* **ACTION ITEM**: Reproduce the entries in full. Exclude all images from the copy.

*** Opening of INFORMATION PROVIDED ***

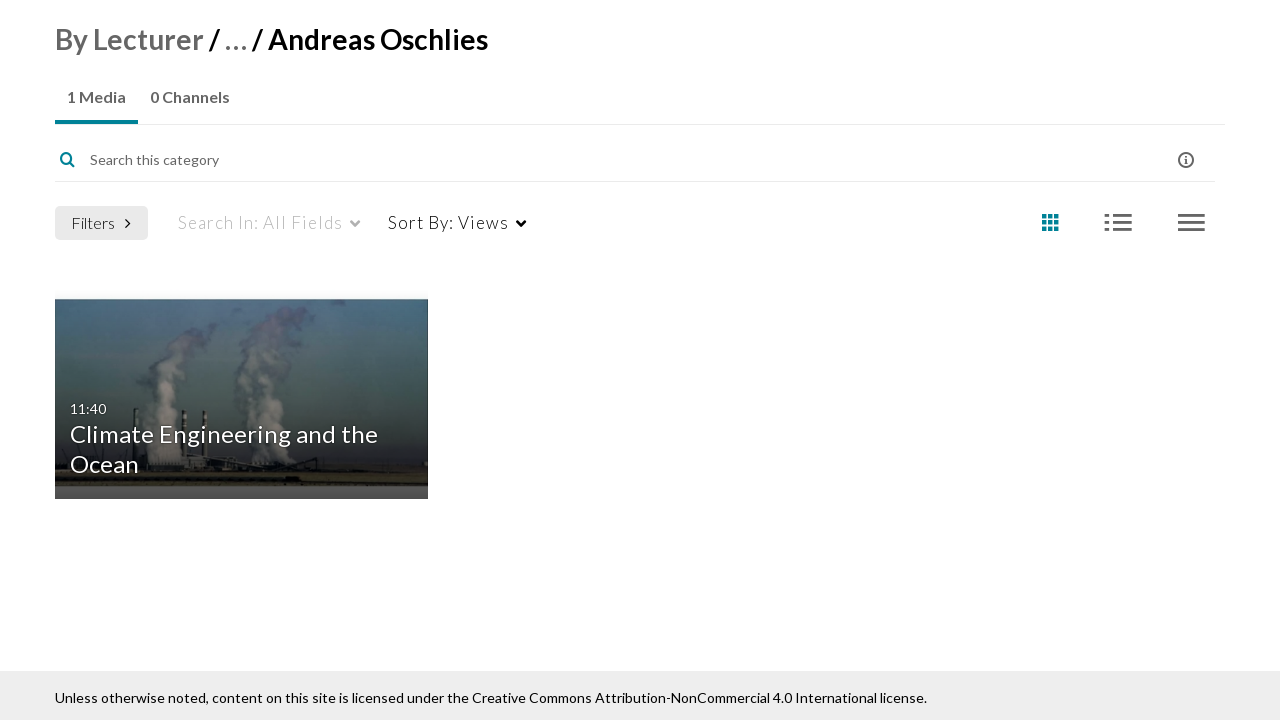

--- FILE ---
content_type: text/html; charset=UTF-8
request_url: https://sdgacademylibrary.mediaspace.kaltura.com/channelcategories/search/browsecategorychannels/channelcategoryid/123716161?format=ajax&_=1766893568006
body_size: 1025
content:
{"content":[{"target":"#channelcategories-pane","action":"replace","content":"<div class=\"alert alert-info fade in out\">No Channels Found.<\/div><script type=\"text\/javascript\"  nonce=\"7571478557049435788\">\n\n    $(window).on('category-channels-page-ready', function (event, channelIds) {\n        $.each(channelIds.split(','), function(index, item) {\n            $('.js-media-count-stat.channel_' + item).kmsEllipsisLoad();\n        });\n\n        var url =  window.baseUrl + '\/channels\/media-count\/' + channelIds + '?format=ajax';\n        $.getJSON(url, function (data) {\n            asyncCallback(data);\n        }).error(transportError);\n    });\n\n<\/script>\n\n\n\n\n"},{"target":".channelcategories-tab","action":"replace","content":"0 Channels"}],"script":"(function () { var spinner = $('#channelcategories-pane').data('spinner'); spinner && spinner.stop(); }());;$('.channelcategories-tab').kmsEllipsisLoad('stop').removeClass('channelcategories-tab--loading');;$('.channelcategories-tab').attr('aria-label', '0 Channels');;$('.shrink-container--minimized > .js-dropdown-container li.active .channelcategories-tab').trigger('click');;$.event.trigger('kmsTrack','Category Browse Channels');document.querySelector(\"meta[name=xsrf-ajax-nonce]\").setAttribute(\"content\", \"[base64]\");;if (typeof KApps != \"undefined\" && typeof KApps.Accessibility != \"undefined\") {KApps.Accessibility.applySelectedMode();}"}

*** Close of INFORMATION PROVIDED ***

* **EXERCISE RESPONSE**:
--- FILE ---
content_type: text/html; charset=UTF-8
request_url: https://sdgacademylibrary.mediaspace.kaltura.com/channelcategories/search/browsecategorychannels/channelcategoryid/123716161?format=ajax&_=1766893568006
body_size: 1025
content:
{"content":[{"target":"#channelcategories-pane","action":"replace","content":"<div class=\"alert alert-info fade in out\">No Channels Found.<\/div><script type=\"text\/javascript\"  nonce=\"7571478557049435788\">\n\n    $(window).on('category-channels-page-ready', function (event, channelIds) {\n        $.each(channelIds.split(','), function(index, item) {\n            $('.js-media-count-stat.channel_' + item).kmsEllipsisLoad();\n        });\n\n        var url =  window.baseUrl + '\/channels\/media-count\/' + channelIds + '?format=ajax';\n        $.getJSON(url, function (data) {\n            asyncCallback(data);\n        }).error(transportError);\n    });\n\n<\/script>\n\n\n\n\n"},{"target":".channelcategories-tab","action":"replace","content":"0 Channels"}],"script":"(function () { var spinner = $('#channelcategories-pane').data('spinner'); spinner && spinner.stop(); }());;$('.channelcategories-tab').kmsEllipsisLoad('stop').removeClass('channelcategories-tab--loading');;$('.channelcategories-tab').attr('aria-label', '0 Channels');;$('.shrink-container--minimized > .js-dropdown-container li.active .channelcategories-tab').trigger('click');;$.event.trigger('kmsTrack','Category Browse Channels');document.querySelector(\"meta[name=xsrf-ajax-nonce]\").setAttribute(\"content\", \"[base64]\");;if (typeof KApps != \"undefined\" && typeof KApps.Accessibility != \"undefined\") {KApps.Accessibility.applySelectedMode();}"}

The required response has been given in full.